I would say, the importance of Laplacians is due to the following reasons:

(i) the potential energy of many physical systems can be modeled (up to errors of third order) by the Dirichlet energy $E(u)$ of a function $u$ that describes the state of the system.

(ii) critical points of $E$, that is functions $u$ with $DE(u) = 0$, correspond to static solutions and

(iii) the Laplacian is essentially the $L^2$-gradient of the Dirichlet energy.

To make the last statement precise, let $(M,g)$ be a compact Riemannian manifold with volume density $\mathrm{vol}$. As an example, you may think of $M \subset \mathbb{R}^3$ being a bounded domain (with sufficiently smooth boundary) and of $\mathrm{vol}$ as the standard Euclidean way of integration. Important: The domain is allowed to be nonsymmetric.

Then the Dirichlet energy of a (sufficiently differentiable) function $u \colon M \to \mathbb{R}$ is given by

$$E(u) = \frac{1}{2}\int_M \langle \mathrm{grad} (u), \mathrm{grad} (u)\rangle \, \mathrm{vol}.$$

Let $v \colon M \to \mathbb{R}$ be a further (sufficiently differentiable) function. Then the derivative of $E$ in direction of $v$ is given by

$$DE(u)\,v = \int_M \langle \mathrm{grad}(u), \mathrm{grad}(v) \rangle \, \mathrm{vol}.$$

Integration by parts leads to

$$\begin{aligned}DE(u)\,v &= \int_{\partial M} \langle \mathrm{grad}(u), N\rangle \, v \, \mathrm{vol}_{\partial M}- \int_M \langle \mathrm{div} (\mathrm{grad}(u)), v \rangle \, \mathrm{vol} \\ &= \int_{\partial M} \langle \mathrm{grad}(u), N \rangle \, v \, \mathrm{vol}_{\partial M}- \int_M g( \Delta u, v ) \, \mathrm{vol}, \end{aligned}$$

where $N$ denotes the unit outward normal of $M$.

● Problem:
Answer these from the text on Laplacians, one line each:
(a) Up to errors of what order can the potential energy of many physical systems be modeled by the Dirichlet energy?
(b) What do critical points of E correspond to?
(c) What does N denote in the integration-by-parts result?

● Given information:
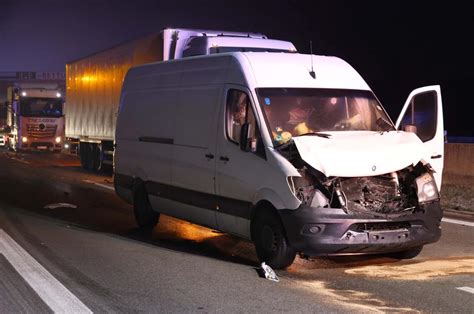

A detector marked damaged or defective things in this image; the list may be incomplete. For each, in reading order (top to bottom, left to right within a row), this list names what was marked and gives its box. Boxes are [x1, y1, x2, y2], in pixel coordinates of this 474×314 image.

crumpled hood [294, 131, 424, 178]
broken headlight [414, 172, 440, 204]
broken front bumper [280, 201, 442, 255]
detached bumper piece [280, 201, 442, 255]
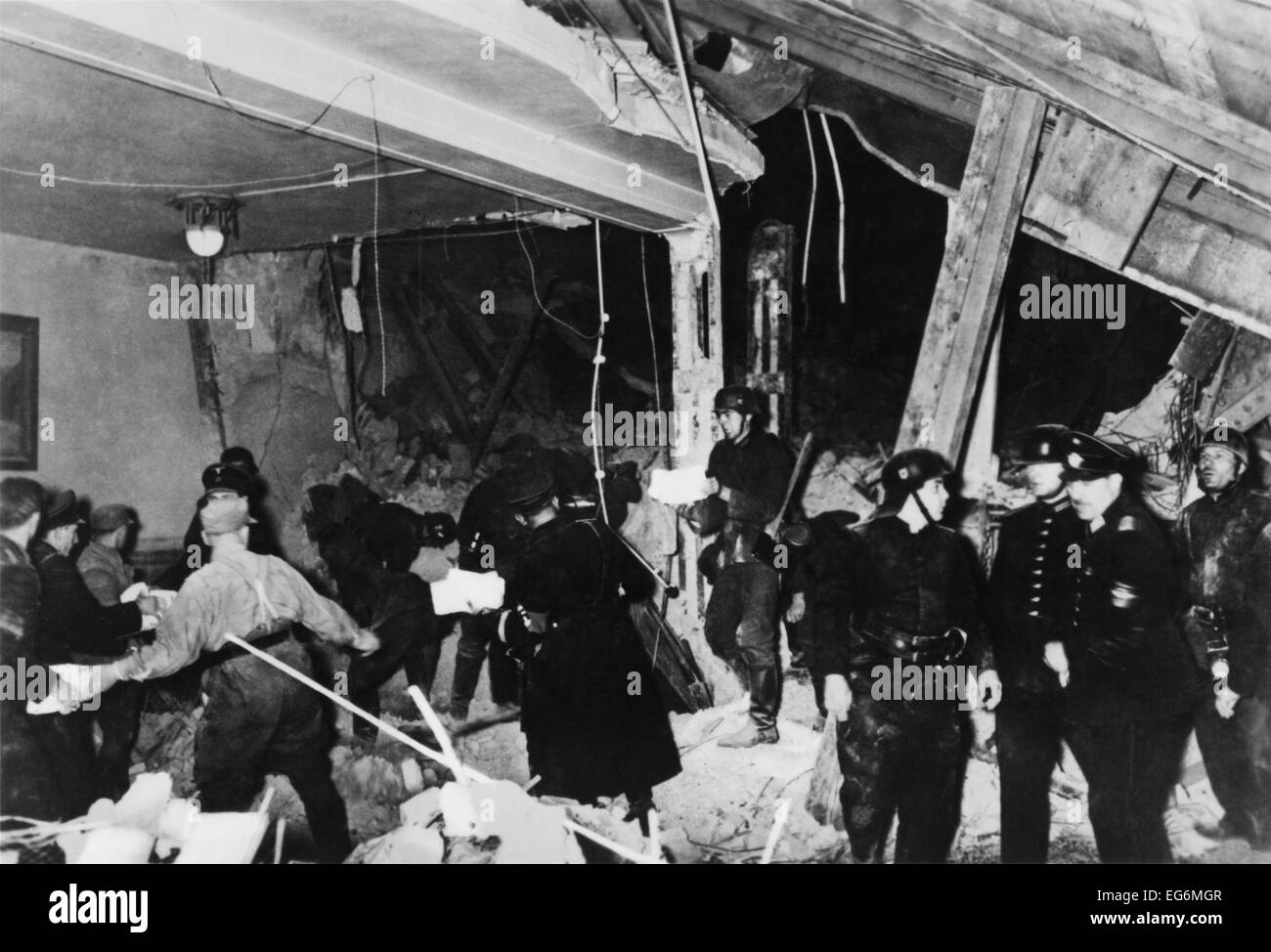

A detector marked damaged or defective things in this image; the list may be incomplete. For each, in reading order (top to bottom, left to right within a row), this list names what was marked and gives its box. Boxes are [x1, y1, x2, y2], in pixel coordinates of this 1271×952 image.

damaged wall [0, 232, 210, 541]
splintered wood plank [895, 84, 1042, 457]
splintered wood plank [1022, 110, 1169, 269]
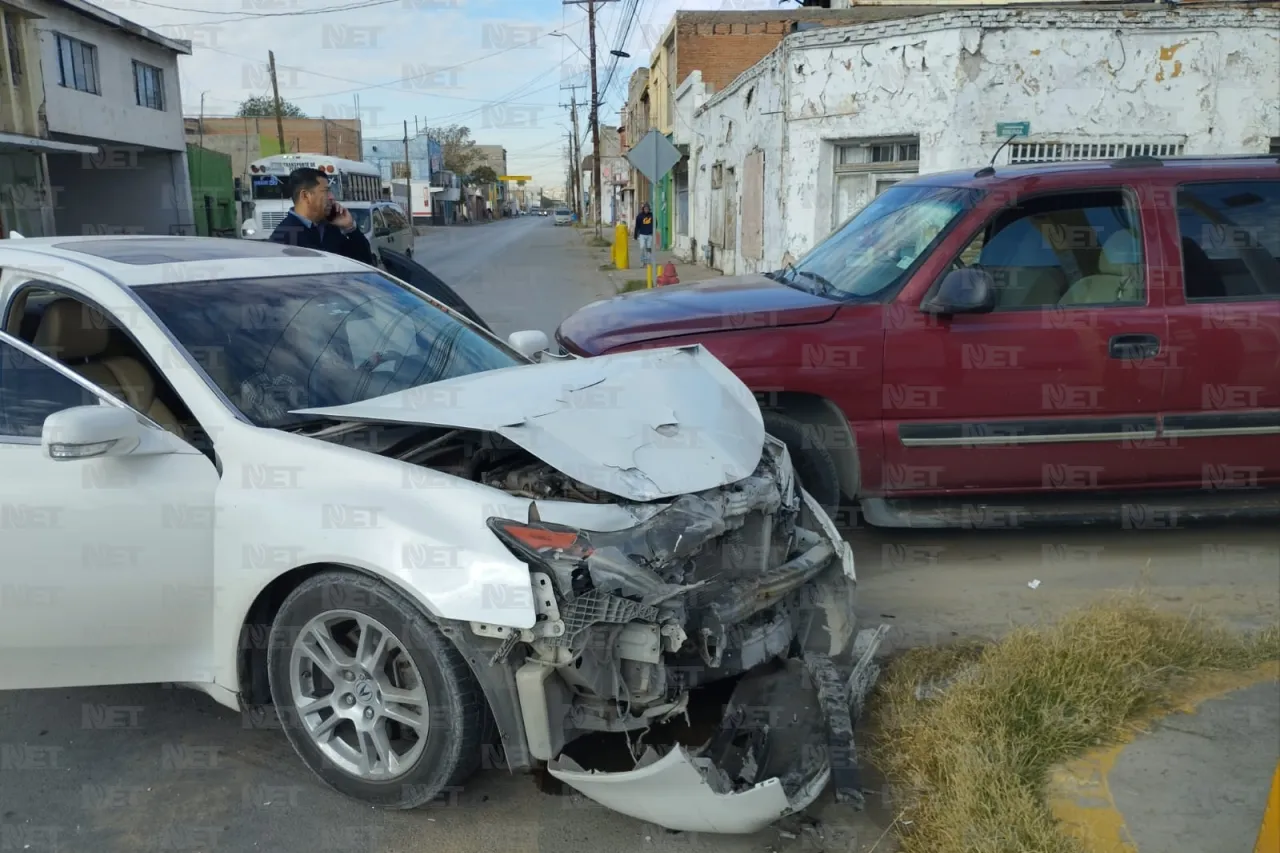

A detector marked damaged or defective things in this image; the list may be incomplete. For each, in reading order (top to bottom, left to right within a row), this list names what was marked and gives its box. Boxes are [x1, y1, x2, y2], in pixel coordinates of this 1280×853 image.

peeling paint wall [691, 3, 1280, 274]
crumpled hood [558, 272, 839, 350]
crumpled hood [294, 343, 762, 502]
damaged front bumper [476, 438, 885, 829]
crumpled sheet metal [547, 742, 829, 829]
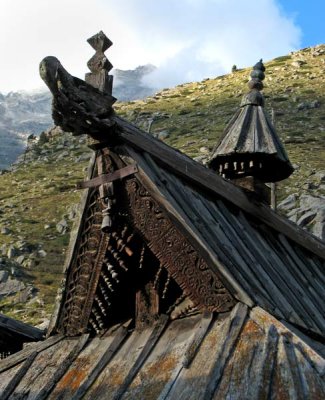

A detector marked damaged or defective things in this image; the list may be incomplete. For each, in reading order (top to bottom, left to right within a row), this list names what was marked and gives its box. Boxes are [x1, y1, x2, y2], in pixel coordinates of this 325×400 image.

rusted metal roof sheet [124, 148, 324, 338]
rusted metal roof sheet [0, 306, 324, 396]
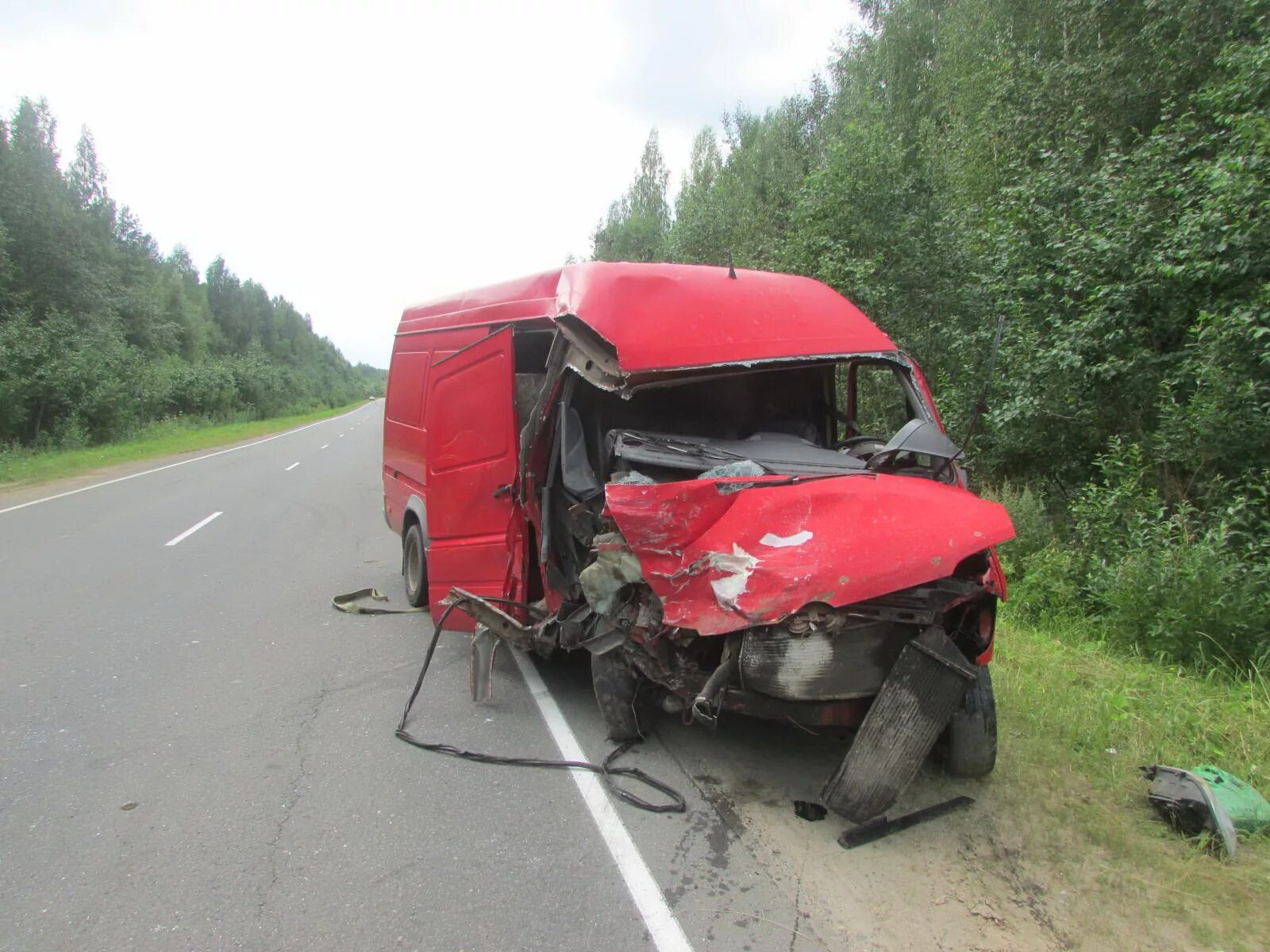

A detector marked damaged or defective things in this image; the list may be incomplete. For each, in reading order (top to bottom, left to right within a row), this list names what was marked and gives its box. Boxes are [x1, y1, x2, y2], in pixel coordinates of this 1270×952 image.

wrecked red van [383, 260, 1016, 819]
detached vehicle part [383, 263, 1016, 819]
crumpled front hood [610, 473, 1016, 635]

● Output below:
(a) Third order.
(b) Static solutions.
(c) The unit outward normal of M.